Reputation: 9771
I have an intermittent issue in my logs.
It seems the heart-thread is constantly struggling and get
Error sending fetch request
org.apache.kafka.common.errors.DisconnectException
Group coordinator xxx is unavailable or invalid due to cause: coordinator unavailable.isDisconnected: true. Rediscovery will be attempted.

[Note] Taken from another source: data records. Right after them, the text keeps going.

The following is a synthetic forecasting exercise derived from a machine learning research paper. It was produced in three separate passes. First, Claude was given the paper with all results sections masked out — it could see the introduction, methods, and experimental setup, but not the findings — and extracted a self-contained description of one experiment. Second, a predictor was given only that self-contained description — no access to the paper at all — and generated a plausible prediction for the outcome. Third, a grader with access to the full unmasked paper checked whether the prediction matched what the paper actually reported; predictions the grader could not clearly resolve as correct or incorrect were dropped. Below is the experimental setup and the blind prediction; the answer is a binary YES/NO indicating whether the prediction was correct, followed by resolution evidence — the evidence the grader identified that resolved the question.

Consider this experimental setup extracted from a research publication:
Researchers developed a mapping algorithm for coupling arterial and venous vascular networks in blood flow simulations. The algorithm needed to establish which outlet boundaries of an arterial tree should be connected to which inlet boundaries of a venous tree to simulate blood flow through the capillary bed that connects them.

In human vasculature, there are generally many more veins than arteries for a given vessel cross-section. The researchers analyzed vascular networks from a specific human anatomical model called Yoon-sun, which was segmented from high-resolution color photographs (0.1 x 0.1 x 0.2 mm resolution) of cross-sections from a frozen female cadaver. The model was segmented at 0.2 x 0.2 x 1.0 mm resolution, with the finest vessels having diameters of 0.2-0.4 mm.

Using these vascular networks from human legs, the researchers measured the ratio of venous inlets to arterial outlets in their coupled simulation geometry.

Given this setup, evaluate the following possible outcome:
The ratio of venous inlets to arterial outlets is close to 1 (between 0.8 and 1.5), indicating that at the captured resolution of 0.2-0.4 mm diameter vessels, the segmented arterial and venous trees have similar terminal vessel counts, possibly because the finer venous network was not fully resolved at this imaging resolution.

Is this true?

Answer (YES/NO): NO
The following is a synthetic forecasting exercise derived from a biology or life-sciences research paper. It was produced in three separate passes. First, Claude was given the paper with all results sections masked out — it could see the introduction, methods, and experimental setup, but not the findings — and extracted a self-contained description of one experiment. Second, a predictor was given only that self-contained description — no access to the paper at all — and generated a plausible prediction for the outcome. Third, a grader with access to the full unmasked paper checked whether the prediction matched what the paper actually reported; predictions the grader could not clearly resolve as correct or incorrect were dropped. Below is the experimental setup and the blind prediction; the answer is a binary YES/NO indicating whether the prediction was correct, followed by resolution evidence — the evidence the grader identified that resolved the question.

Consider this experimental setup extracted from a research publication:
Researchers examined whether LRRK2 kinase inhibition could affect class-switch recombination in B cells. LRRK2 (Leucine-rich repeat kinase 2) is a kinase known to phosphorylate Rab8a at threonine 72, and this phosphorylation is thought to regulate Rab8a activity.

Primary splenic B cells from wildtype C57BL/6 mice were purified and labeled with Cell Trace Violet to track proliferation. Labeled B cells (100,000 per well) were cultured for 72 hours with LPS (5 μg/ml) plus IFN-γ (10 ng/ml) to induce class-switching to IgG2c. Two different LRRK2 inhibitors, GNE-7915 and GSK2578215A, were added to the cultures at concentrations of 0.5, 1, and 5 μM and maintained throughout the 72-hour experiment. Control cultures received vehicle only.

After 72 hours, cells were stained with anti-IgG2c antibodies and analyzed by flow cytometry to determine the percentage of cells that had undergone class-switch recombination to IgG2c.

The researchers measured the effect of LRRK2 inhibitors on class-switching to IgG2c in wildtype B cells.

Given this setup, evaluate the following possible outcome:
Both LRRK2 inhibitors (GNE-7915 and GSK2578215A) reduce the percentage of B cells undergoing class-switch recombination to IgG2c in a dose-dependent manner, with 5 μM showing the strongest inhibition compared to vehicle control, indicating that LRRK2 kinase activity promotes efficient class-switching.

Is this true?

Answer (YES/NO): NO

i already made the heartbeat.interval.ms a bit larger, but this it is still happening.
I would like to understand what this can cascade into, in a kafka-streams application configured for static membership. In particular can it lead to re-balance ?

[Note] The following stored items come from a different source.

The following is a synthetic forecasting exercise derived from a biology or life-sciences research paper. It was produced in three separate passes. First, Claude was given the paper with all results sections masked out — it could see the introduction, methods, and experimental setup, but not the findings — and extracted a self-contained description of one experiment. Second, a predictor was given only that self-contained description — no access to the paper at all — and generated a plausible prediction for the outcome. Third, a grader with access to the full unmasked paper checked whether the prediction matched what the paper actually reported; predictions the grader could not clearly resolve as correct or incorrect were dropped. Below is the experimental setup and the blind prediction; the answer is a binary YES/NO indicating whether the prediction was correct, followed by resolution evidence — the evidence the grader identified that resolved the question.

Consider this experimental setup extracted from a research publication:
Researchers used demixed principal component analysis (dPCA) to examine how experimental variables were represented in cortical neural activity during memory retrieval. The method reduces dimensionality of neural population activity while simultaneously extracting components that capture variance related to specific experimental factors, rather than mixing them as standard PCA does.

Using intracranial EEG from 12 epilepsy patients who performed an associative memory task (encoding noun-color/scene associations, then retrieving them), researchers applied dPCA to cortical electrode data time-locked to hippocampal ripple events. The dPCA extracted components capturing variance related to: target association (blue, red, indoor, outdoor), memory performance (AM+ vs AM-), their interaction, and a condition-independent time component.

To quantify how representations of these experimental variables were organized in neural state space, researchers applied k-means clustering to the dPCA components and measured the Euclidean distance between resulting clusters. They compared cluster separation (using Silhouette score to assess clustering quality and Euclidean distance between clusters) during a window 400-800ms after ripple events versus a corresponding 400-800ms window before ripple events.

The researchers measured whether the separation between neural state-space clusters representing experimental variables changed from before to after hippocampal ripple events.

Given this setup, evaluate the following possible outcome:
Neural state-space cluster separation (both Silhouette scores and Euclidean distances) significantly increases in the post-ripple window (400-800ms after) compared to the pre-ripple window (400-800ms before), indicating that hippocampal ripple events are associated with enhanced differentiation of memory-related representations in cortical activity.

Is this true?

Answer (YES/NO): YES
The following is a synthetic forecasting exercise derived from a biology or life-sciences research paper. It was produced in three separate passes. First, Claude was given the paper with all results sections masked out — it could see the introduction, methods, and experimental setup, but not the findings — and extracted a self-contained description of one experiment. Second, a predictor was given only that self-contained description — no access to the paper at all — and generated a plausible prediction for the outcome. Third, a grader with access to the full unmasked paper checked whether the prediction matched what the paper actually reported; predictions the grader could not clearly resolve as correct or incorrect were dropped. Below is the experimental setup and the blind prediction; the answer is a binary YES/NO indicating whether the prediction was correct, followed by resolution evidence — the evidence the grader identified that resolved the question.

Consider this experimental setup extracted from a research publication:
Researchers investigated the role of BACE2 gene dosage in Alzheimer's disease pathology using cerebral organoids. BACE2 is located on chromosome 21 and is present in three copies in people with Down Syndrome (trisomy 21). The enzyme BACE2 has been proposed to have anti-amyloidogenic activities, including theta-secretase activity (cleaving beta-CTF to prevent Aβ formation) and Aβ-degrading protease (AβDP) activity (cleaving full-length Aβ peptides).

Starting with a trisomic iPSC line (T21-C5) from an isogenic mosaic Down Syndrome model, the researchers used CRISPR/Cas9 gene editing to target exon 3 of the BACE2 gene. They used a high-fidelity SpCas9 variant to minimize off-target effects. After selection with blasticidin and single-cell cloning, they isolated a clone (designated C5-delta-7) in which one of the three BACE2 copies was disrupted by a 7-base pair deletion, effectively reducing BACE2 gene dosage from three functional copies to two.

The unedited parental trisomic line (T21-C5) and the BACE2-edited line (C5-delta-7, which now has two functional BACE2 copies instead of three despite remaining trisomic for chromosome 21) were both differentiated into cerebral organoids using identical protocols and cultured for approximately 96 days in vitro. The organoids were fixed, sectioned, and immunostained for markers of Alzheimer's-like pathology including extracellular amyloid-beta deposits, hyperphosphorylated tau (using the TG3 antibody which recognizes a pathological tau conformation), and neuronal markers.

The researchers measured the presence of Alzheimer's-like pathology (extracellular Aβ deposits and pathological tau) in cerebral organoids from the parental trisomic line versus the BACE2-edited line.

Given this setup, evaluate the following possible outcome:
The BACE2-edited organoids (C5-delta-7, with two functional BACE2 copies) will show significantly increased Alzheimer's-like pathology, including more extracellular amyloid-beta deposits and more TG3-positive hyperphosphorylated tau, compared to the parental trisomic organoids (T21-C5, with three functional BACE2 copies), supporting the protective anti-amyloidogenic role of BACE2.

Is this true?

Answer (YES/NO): YES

I have also increased request.timeout.ms
shall I also increase delivery.timeout.ms
, if so why?
I am trying to understand how things cascade. That is, What happen if the heartbeat thread keep trying and then reach delivery.timeout.ms
? is that what causes is unavailable or invalid due to cause: coordinator unavailable.isDisconnected: true
? What controls the subsequent retry after that. Indeed the consumer isnot failing, itrecoves asitultimately discover the coordinator ?
I am a little and confused about how this can cascade, hence looking for a way to explain it, and get a handle on it.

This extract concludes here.